Supreme Court Lowers Bar for ERISA Lawsuits

A recent Supreme Court ruling has changed the rules of the game for retirement plan lawsuits — and it could make life more challenging for plan sponsors. On April 17, 2025, the Court issued a unanimous decision in Cunningham v. Cornell University that makes it easier for certain ERISA lawsuits to move forward, potentially leading to more cases, higher litigation costs, and increased settlement pressure.

At the heart of the case is the rule against “prohibited transactions” under the Employee Retirement Income Security Act of 1974 (ERISA). These are certain dealings between a retirement plan and “parties in interest,” such as service providers or the plan sponsor, that carry a high risk of conflicts of interest. They can include selling or leasing property to the plan, lending money, or providing goods and services. While these rules are strict, ERISA also allows for exemptions when the transaction is necessary for plan operations, the agreement is reasonable, and the compensation is no more than reasonable. These safeguards are designed to protect plan participants while allowing the plan to function effectively.

The Cunningham lawsuit centered on Cornell University’s 403(b) retirement plan. Plaintiffs alleged that plan fiduciaries caused the plan to overpay for recordkeeping services from TIAA and Fidelity. Lower courts dismissed the case because the plaintiffs had not addressed whether an exemption might apply. That decision was reversed on appeal, and the Supreme Court has now affirmed that plaintiffs are not required to address exemptions at the pleading stage. Instead, it is the responsibility of the defense to raise and prove them later in the process.

Although the dispute arose in the context of a 403(b) plan, the Court’s reasoning applies to all ERISA-covered plans, including 401(k) and defined benefit plans. The decision means more cases could advance beyond early dismissal and into costly discovery, increasing the likelihood of settlements even in cases where the facts may ultimately favor the defense

This ruling reflects a broader legal trend in which courts are allowing more ERISA cases to move forward, particularly those involving service provider arrangements and fees. For plan sponsors, the message is clear: proactive oversight is essential.

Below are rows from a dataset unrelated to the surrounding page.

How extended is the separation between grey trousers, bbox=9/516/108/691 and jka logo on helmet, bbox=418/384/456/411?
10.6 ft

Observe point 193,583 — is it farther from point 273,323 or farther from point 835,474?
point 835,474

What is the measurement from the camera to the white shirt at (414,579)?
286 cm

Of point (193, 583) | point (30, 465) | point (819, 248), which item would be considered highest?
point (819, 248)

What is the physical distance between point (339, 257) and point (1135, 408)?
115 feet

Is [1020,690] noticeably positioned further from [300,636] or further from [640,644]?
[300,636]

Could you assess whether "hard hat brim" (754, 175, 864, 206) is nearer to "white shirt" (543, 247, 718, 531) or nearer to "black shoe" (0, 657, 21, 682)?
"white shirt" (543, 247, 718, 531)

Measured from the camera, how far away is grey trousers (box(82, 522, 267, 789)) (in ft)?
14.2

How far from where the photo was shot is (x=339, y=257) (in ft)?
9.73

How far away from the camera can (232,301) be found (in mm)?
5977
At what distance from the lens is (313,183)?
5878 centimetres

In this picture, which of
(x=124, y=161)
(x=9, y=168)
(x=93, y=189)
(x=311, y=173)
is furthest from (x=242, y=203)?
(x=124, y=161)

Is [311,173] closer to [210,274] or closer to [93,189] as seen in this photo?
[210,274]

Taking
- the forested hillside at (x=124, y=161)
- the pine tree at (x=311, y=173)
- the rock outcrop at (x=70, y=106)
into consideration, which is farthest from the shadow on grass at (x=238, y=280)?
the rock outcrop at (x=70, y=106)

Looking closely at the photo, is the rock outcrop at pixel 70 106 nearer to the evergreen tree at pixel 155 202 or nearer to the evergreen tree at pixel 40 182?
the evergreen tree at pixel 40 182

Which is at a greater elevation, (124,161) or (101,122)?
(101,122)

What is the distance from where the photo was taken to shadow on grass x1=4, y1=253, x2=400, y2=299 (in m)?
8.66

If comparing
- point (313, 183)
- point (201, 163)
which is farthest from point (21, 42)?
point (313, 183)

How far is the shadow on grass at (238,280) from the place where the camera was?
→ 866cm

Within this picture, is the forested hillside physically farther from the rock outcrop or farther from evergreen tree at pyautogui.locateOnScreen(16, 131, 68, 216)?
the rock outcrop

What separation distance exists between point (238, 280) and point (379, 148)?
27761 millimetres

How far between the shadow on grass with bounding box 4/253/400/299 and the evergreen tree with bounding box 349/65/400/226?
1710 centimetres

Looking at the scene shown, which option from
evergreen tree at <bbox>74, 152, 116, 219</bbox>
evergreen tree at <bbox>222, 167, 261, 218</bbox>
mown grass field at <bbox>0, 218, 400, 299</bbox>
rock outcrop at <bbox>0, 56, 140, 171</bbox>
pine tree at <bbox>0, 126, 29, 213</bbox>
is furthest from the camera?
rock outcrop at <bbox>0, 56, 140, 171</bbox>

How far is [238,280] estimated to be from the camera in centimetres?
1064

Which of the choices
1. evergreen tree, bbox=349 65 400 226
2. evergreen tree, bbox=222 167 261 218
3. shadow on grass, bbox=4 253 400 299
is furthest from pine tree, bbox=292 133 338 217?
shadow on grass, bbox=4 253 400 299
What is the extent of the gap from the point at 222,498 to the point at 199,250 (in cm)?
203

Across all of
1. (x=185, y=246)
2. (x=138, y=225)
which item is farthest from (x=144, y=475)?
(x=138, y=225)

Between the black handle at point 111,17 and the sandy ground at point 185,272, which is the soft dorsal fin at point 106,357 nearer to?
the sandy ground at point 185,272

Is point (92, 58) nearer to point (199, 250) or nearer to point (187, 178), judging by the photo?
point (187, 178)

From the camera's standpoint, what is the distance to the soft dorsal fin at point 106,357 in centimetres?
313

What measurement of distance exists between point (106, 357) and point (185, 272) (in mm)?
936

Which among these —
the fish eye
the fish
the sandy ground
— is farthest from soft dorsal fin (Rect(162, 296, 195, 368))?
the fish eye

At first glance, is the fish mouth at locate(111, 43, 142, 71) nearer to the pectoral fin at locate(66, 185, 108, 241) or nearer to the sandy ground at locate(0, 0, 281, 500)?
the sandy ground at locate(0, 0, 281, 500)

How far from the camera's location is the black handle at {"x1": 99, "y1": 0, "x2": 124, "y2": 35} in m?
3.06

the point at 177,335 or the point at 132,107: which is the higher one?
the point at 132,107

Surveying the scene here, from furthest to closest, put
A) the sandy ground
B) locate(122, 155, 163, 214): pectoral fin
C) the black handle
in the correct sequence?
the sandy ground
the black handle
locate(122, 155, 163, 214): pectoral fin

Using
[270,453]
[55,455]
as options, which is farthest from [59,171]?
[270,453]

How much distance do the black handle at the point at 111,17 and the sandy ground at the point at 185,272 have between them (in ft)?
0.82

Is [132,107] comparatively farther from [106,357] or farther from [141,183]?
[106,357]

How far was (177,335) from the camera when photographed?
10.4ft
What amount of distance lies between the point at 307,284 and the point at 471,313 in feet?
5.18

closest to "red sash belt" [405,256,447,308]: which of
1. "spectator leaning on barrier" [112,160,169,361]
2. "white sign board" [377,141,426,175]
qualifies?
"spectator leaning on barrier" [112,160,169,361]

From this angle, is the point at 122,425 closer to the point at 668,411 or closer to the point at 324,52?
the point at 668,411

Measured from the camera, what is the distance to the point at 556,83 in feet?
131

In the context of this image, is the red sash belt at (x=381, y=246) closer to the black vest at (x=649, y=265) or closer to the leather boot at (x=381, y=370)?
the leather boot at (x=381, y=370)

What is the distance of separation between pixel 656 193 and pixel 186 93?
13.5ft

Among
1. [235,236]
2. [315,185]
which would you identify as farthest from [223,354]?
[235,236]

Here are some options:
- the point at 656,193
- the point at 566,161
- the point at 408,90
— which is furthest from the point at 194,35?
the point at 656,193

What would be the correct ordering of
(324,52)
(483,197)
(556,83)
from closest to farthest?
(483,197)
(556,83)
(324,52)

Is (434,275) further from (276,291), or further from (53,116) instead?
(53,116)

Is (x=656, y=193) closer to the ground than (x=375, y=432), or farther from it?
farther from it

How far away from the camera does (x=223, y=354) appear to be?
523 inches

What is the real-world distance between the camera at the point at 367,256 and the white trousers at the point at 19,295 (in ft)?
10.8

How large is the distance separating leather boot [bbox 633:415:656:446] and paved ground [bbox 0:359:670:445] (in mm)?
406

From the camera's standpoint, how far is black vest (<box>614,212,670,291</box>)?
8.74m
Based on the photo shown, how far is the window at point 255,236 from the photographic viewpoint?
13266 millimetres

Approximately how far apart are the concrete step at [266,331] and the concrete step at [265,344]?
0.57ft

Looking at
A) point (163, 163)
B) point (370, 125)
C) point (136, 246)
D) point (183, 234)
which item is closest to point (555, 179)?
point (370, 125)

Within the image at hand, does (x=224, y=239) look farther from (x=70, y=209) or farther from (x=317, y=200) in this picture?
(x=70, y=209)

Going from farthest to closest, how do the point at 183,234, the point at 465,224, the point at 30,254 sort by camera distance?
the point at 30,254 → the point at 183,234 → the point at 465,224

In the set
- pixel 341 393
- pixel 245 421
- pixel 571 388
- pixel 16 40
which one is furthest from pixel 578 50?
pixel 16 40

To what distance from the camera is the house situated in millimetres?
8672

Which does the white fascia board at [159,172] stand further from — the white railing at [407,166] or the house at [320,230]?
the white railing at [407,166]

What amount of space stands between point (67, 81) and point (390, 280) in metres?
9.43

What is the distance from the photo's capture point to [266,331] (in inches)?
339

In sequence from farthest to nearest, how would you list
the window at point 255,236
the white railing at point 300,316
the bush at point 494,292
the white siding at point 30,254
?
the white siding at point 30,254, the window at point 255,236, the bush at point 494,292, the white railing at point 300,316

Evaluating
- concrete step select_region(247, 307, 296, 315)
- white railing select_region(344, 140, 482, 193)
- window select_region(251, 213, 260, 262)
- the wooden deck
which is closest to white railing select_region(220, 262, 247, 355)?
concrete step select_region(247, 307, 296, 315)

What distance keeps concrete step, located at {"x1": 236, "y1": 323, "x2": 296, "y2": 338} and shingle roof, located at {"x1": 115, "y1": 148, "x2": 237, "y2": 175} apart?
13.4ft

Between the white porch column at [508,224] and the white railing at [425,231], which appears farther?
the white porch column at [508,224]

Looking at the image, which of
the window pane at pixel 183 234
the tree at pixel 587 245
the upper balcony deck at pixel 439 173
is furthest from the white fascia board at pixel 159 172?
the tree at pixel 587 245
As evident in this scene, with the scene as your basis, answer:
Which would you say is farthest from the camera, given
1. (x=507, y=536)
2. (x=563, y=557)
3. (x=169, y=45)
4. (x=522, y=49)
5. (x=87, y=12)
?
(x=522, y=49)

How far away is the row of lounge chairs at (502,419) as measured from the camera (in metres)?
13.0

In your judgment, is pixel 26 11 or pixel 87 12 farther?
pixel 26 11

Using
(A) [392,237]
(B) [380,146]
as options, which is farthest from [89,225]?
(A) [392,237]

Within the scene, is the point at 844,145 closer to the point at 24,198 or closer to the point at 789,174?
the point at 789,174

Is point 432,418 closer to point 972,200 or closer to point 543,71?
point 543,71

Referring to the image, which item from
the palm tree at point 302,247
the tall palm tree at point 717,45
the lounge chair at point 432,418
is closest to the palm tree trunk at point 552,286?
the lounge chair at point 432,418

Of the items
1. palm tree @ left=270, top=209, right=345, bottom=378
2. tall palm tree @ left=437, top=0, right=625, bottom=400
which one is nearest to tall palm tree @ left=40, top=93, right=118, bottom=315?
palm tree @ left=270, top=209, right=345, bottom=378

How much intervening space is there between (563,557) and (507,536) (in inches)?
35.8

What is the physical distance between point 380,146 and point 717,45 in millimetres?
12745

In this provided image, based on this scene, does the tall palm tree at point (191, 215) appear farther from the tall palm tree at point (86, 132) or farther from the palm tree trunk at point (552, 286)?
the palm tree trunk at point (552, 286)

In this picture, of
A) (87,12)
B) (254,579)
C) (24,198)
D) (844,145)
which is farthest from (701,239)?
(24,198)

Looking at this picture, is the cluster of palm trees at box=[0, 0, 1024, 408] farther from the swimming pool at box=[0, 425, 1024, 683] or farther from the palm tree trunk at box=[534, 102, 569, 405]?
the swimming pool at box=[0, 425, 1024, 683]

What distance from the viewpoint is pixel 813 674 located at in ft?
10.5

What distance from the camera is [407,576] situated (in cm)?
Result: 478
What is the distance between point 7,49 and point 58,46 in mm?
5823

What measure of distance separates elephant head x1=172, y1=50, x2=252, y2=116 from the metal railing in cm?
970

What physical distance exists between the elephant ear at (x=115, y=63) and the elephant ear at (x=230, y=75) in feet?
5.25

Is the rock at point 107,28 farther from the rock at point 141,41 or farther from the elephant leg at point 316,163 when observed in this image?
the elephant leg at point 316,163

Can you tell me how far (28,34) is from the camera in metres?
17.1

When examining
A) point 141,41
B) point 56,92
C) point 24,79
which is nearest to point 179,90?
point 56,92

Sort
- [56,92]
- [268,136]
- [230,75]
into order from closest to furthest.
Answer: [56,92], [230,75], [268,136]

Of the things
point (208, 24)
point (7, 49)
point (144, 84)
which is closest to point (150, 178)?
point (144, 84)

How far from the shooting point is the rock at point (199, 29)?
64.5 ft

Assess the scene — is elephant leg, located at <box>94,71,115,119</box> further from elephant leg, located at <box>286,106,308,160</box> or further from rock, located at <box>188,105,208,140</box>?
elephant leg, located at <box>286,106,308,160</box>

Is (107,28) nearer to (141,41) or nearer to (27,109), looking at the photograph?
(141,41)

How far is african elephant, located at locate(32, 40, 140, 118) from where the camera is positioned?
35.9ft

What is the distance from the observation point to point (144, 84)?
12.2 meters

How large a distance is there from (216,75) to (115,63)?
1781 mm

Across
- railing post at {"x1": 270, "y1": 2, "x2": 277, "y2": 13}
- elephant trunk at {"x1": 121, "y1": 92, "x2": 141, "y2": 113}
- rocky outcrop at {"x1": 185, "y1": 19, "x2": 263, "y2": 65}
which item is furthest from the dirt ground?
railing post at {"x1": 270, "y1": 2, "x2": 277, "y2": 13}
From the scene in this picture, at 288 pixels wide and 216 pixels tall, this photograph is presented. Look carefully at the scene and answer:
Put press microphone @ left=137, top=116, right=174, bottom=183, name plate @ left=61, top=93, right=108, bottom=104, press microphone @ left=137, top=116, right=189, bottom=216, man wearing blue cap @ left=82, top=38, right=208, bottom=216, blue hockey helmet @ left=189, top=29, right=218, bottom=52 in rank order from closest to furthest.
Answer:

Regularly benchmarking plan fees, reviewing all forms of compensation, and documenting fiduciary decisions in detail can help demonstrate prudence and reduce risk.

In today’s environment, a strong and well-documented fiduciary process is not just best practice — it’s your strongest line of defense against costly and time-consuming litigation.

In today’s environment, a strong and well-documented fiduciary process is not just best practice — it’s your strongest line of defense against costly and time-consuming litigation.